Coursera’daki QM Computing dersinin logosu, Schrodinger’in Kedisi’ne atfen!
Coursera’daki dersler sadece matematik-fizik-bilgisayar alanında değil, aynı zamanda beşeri ve sosyal bilimler alanında da birçok kurs mevcut.. Bu derslerin ödev sistemi ise biraz daha farklı; ödevleri “peer-grading” dedikleri doğrudan öğrencilerin değerlendikleri kendi dinamikleriyle çalışan bir sistem tasarlamışlar.. Örneğin, kayıt olduğum ve birkaç güne açılacak olan bir başka ders “Fantasy and Science Fiction: The Human Mind, Our Modern World”ün ödevleri bu şekilde değerlendirilecek.

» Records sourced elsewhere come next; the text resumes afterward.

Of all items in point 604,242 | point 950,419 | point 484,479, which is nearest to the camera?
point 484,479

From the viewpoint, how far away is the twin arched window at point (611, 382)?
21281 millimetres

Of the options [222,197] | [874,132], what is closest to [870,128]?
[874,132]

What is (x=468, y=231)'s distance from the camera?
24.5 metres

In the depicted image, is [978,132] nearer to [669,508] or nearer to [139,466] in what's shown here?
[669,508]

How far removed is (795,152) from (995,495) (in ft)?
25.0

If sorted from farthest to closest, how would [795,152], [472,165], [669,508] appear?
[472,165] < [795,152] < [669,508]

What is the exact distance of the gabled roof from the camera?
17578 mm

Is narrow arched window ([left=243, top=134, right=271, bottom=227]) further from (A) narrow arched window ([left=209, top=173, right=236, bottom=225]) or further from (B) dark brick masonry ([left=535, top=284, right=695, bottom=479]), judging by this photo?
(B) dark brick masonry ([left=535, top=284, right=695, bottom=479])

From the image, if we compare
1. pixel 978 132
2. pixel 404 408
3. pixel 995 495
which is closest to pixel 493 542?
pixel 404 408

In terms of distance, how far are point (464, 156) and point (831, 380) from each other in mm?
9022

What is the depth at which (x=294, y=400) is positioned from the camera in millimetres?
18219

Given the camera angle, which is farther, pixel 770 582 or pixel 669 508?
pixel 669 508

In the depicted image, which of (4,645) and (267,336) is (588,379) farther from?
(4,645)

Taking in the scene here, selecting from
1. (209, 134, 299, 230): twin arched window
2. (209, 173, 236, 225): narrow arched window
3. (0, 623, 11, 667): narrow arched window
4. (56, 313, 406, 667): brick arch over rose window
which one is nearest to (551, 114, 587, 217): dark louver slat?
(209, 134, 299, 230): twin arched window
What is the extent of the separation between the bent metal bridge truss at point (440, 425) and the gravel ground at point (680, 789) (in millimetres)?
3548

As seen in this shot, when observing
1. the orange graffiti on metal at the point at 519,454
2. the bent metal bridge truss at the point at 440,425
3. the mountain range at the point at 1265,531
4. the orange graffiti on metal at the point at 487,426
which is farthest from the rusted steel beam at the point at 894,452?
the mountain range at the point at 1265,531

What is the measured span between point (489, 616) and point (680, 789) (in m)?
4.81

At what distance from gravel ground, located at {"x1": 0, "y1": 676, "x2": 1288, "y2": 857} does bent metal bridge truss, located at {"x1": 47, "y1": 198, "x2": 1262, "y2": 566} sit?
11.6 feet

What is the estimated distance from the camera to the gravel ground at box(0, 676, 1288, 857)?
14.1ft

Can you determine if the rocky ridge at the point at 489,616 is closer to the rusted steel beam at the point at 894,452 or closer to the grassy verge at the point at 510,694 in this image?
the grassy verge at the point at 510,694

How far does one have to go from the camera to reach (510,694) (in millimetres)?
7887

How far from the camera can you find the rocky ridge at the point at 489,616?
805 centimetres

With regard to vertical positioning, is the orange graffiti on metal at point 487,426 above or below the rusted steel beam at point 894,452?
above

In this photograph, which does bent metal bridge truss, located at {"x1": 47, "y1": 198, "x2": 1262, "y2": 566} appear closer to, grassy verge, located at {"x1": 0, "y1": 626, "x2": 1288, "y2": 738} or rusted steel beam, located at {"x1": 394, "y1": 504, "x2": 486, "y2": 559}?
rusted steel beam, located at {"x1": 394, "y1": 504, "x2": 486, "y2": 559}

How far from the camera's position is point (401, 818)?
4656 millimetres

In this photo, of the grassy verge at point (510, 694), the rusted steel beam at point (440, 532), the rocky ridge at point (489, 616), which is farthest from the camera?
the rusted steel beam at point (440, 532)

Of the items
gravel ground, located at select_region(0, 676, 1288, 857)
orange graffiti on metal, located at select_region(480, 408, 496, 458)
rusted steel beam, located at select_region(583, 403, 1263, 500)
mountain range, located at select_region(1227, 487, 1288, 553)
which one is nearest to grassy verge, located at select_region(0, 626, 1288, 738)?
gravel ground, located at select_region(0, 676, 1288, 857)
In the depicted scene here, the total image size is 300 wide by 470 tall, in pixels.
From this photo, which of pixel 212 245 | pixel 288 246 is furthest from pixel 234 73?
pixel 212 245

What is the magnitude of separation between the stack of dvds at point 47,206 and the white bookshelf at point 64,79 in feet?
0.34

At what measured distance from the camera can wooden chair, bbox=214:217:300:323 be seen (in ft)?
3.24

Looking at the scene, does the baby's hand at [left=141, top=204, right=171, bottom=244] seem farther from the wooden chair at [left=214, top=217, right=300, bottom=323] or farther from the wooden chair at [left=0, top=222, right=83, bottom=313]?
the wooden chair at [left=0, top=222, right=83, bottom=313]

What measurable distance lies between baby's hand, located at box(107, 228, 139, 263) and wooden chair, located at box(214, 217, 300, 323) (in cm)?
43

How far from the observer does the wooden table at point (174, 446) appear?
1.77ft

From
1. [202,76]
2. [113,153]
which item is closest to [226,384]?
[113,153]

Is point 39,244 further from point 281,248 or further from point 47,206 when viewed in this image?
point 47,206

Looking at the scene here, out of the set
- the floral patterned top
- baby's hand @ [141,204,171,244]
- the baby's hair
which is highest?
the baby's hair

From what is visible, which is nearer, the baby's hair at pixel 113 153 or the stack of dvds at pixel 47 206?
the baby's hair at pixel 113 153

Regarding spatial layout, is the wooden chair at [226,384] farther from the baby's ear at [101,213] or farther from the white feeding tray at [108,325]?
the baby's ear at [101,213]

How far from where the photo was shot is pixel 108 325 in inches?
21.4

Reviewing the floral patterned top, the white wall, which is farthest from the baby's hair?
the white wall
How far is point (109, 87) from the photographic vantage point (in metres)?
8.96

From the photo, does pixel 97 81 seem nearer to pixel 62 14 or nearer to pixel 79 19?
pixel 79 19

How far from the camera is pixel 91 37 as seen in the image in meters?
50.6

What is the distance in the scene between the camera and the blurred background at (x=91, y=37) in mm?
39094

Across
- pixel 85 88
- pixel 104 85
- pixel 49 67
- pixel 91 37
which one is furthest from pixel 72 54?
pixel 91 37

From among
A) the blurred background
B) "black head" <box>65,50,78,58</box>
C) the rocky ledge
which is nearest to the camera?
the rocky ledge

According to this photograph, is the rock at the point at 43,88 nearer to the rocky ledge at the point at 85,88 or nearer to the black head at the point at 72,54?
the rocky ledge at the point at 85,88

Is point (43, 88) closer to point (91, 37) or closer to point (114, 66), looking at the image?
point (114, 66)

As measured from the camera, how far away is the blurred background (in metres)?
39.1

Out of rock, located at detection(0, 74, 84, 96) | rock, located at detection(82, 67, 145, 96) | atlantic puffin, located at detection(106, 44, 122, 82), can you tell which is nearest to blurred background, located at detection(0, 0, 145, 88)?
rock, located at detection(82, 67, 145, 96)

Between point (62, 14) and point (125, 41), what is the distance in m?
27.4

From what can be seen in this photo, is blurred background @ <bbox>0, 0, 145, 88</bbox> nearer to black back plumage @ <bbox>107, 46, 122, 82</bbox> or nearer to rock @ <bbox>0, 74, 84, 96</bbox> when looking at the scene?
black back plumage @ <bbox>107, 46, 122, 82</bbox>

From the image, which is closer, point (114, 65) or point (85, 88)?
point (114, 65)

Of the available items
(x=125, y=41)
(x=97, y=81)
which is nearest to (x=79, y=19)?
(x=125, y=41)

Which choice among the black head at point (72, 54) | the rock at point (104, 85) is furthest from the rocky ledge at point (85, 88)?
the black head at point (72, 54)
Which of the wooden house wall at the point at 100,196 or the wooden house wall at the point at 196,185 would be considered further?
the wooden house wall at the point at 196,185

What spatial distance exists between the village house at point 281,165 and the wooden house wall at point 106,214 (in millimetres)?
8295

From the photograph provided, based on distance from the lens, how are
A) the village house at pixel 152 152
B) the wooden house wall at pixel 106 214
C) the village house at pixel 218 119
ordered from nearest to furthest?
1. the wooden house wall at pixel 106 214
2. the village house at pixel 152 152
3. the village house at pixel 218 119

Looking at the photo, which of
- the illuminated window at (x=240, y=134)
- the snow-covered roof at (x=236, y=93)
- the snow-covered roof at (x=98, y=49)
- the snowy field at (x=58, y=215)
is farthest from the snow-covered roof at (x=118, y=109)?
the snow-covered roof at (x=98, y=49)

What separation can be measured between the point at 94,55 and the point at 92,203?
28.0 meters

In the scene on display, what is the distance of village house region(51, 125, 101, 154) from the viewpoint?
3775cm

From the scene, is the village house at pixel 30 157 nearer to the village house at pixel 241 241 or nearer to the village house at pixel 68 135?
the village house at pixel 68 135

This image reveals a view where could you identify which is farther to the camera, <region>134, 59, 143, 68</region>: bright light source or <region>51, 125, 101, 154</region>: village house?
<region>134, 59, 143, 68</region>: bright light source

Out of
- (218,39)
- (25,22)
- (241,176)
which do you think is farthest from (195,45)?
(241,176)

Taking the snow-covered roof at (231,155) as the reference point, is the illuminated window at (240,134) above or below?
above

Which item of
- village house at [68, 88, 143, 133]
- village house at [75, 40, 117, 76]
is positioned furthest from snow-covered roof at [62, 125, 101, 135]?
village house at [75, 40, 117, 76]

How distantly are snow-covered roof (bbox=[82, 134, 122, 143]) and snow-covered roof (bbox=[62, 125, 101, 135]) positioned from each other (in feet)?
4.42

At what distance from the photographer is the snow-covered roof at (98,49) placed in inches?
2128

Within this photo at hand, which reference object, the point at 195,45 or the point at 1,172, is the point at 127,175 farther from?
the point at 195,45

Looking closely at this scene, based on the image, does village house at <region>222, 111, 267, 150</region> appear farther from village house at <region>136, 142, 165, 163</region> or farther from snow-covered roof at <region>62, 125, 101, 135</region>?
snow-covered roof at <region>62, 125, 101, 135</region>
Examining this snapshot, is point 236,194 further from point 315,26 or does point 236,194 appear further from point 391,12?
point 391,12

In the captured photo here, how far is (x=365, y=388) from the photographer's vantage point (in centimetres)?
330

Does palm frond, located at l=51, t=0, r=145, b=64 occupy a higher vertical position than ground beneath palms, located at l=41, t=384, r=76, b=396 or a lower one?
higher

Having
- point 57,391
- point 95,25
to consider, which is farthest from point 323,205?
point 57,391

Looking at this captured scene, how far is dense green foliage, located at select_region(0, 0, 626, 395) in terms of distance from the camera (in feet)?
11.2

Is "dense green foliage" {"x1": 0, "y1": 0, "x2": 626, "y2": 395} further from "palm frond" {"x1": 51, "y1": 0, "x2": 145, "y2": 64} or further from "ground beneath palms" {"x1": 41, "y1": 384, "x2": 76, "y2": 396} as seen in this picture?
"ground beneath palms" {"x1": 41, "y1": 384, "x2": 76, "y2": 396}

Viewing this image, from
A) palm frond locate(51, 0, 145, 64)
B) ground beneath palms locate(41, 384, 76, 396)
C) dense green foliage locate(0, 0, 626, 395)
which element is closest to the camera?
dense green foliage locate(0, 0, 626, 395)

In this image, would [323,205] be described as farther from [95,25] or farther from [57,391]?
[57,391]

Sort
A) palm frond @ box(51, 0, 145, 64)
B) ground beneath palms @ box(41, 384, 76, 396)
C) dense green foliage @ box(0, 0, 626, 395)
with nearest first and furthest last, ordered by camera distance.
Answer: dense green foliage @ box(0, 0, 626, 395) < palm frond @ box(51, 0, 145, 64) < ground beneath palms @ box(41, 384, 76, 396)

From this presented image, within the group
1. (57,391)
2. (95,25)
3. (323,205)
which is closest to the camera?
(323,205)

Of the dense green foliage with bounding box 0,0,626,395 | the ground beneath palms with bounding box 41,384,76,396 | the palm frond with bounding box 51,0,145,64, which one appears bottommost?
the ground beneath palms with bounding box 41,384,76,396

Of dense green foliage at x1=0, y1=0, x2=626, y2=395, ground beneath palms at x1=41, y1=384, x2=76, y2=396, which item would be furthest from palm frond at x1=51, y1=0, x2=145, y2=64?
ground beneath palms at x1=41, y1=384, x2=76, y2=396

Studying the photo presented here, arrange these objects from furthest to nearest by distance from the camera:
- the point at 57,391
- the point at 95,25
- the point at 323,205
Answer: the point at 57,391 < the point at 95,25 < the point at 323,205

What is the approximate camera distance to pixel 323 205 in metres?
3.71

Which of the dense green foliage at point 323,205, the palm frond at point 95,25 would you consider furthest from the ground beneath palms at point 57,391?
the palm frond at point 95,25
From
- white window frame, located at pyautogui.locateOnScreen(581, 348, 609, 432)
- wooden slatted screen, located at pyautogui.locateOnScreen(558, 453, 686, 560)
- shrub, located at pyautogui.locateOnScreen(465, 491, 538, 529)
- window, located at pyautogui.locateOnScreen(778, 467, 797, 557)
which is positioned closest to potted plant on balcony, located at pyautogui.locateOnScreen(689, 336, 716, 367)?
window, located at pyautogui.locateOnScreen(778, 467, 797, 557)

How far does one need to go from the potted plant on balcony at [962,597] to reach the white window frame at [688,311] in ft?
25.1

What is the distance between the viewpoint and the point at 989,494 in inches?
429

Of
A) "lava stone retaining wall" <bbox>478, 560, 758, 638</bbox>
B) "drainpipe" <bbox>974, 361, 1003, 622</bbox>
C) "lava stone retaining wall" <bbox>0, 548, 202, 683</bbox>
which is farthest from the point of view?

“Online Eğitim”, eğitimi birçok yönden dönüştürme potansiyeline sahip bir kavram.. Bu gibi uygulamalar, eğitim sürecini okuldaki öğretmen-öğrenci ilişkisine gittikçe daha da yakınlaştırıyor ama her zaman arada eksiklikler olacak gibi duruyor. Bu konuda, özellikle son zamanlarda Coursera ve MIT ve Harvard’ın duyurduğu edX gibi online eğitim platformlarının çoğalmasıyla, birçok yerde karşılaştığım eğitimin geleceğine dair “süper-iyimser” öngörülere Rationally Speaking’deki yazıda haklı olarak belirtilen nedenlerle şüpheci olarak yaklaşsam da, kendi eğitimim için fazlasıyla yararlanabileceğim bir kaynağın yaratılmış olmasından da hayli mutluyum!
Sizin herhangi bir online ders deneyiminiz oldu mu? Bu konudaki düşünceleriniz neler?